Work request: Repeat the records. Leave nothing out.

--- Data to process Enclosed Below ---

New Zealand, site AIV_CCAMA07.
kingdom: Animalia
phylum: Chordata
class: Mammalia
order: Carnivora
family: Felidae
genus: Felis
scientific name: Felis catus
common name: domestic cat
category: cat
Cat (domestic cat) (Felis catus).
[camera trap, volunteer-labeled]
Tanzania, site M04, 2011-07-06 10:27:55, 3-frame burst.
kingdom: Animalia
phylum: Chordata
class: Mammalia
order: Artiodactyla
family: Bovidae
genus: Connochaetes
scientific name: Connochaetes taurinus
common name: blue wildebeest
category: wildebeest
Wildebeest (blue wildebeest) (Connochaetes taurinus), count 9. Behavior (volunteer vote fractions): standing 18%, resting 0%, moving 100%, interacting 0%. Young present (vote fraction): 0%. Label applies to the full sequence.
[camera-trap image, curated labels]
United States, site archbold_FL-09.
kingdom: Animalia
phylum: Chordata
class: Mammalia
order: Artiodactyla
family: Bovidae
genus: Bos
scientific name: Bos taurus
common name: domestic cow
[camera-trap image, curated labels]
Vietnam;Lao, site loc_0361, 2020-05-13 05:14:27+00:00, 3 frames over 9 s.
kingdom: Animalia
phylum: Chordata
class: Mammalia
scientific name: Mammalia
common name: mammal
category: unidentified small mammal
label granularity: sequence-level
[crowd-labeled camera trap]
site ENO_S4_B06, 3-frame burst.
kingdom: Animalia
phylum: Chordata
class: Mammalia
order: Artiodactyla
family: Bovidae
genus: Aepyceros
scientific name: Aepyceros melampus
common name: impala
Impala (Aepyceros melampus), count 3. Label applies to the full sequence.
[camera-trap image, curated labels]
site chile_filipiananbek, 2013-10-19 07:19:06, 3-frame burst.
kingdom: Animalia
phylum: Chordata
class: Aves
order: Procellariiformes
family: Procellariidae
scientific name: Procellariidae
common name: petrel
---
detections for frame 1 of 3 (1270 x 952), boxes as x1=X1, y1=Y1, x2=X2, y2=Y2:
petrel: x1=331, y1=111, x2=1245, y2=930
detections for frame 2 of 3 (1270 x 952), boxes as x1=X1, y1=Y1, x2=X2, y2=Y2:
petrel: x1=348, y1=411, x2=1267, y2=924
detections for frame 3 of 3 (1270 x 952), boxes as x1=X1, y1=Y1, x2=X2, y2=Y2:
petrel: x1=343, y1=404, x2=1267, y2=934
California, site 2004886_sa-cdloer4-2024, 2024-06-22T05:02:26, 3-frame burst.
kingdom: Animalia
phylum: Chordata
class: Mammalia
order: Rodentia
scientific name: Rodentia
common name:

--- End of Enclosed Data to process ---

Written solution:
New Zealand, site AIV_CCAMA07.
kingdom: Animalia
phylum: Chordata
class: Mammalia
order: Carnivora
family: Felidae
genus: Felis
scientific name: Felis catus
common name: domestic cat
category: cat
Cat (domestic cat) (Felis catus).
[camera trap, volunteer-labeled]
Tanzania, site M04, 2011-07-06 10:27:55, 3-frame burst.
kingdom: Animalia
phylum: Chordata
class: Mammalia
order: Artiodactyla
family: Bovidae
genus: Connochaetes
scientific name: Connochaetes taurinus
common name: blue wildebeest
category: wildebeest
Wildebeest (blue wildebeest) (Connochaetes taurinus), count 9. Behavior (volunteer vote fractions): standing 18%, resting 0%, moving 100%, interacting 0%. Young present (vote fraction): 0%. Label applies to the full sequence.
[camera-trap image, curated labels]
United States, site archbold_FL-09.
kingdom: Animalia
phylum: Chordata
class: Mammalia
order: Artiodactyla
family: Bovidae
genus: Bos
scientific name: Bos taurus
common name: domestic cow
[camera-trap image, curated labels]
Vietnam;Lao, site loc_0361, 2020-05-13 05:14:27+00:00, 3 frames over 9 s.
kingdom: Animalia
phylum: Chordata
class: Mammalia
scientific name: Mammalia
common name: mammal
category: unidentified small mammal
label granularity: sequence-level
[crowd-labeled camera trap]
site ENO_S4_B06, 3-frame burst.
kingdom: Animalia
phylum: Chordata
class: Mammalia
order: Artiodactyla
family: Bovidae
genus: Aepyceros
scientific name: Aepyceros melampus
common name: impala
Impala (Aepyceros melampus), count 3. Label applies to the full sequence.
[camera-trap image, curated labels]
site chile_filipiananbek, 2013-10-19 07:19:06, 3-frame burst.
kingdom: Animalia
phylum: Chordata
class: Aves
order: Procellariiformes
family: Procellariidae
scientific name: Procellariidae
common name: petrel
---
detections for frame 1 of 3 (1270 x 952), boxes as x1=X1, y1=Y1, x2=X2, y2=Y2:
petrel: x1=331, y1=111, x2=1245, y2=930
detections for frame 2 of 3 (1270 x 952), boxes as x1=X1, y1=Y1, x2=X2, y2=Y2:
petrel: x1=348, y1=411, x2=1267, y2=924
detections for frame 3 of 3 (1270 x 952), boxes as x1=X1, y1=Y1, x2=X2, y2=Y2:
petrel: x1=343, y1=404, x2=1267, y2=934
California, site 2004886_sa-cdloer4-2024, 2024-06-22T05:02:26, 3-frame burst.
kingdom: Animalia
phylum: Chordata
class: Mammalia
order: Rodentia
scientific name: Rodentia
common name:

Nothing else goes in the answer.